*** STUDY TEXT

Americans are joining the Chinese social media app en masse to protest an imminent TikTok ban.
- American users have flocked to Chinese social media platform Xiaohongshu in defiance of security warnings.
- Chinese and American users have engaged in surprisingly friendly conversations about each other’s lives.
- The influx of American users could burden Xiaohongshu’s censorship mechanism, experts say.
I’ve seen a bunch of companies claiming us users are flocking to them. I guess we shall see where users end up
Yeah, this honestly sounds like a press release with made up “users”. Definitely part of a marketing campaign.
Everyone I followed on tiktok said they’re going to Rednote, and my FYP on rednote is extremely active with tiktok refugees. It’s also been the number 1 app on both apple and chrome for 3 days. The users are very real.
That picture is amazing, lol.

******

EXERCISE OBJECTIVE: From the Xiaohongshu text above, extract the stretch from "I’ve seen a" through "are very real." word for word.

*** INFORMATION PROVIDED

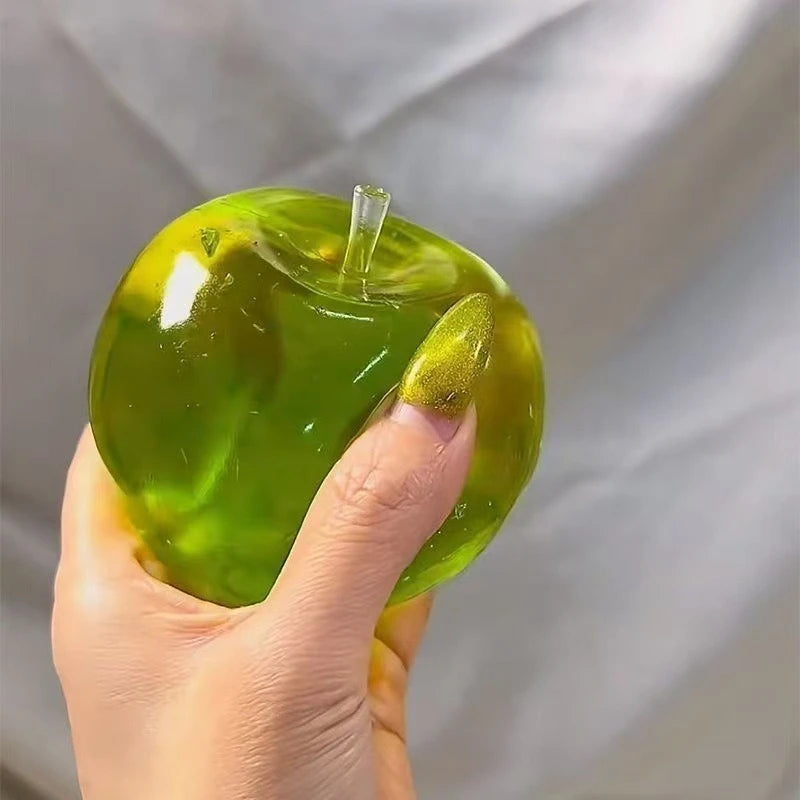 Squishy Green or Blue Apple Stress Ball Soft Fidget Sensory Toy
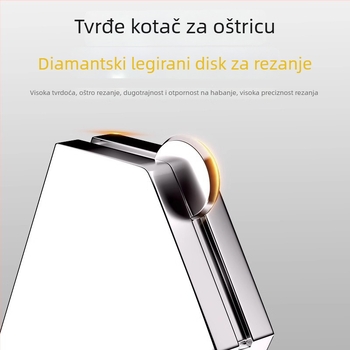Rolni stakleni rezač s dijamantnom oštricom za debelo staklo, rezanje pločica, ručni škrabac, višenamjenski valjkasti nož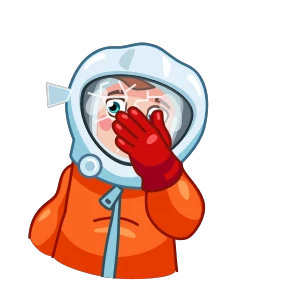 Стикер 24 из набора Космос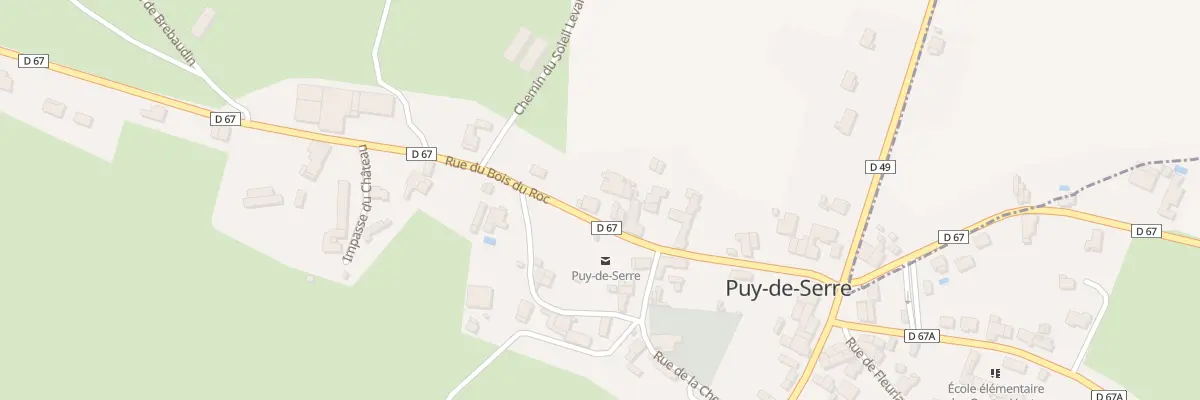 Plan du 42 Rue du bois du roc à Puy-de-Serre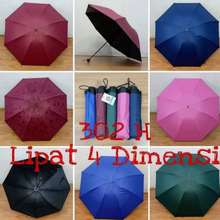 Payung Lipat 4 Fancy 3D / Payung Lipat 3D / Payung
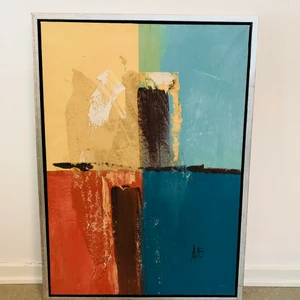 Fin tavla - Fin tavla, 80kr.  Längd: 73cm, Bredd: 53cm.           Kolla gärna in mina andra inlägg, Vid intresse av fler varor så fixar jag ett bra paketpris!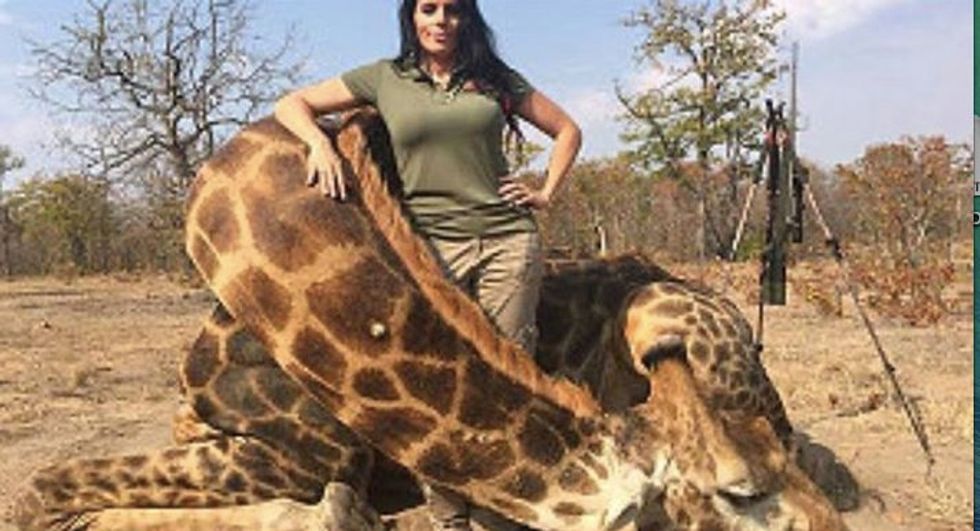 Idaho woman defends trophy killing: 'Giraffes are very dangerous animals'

******

EXERCISE RESULT:
I’ve seen a bunch of companies claiming us users are flocking to them. I guess we shall see where users end up
Yeah, this honestly sounds like a press release with made up “users”. Definitely part of a marketing campaign.
Everyone I followed on tiktok said they’re going to Rednote, and my FYP on rednote is extremely active with tiktok refugees. It’s also been the number 1 app on both apple and chrome for 3 days. The users are very real.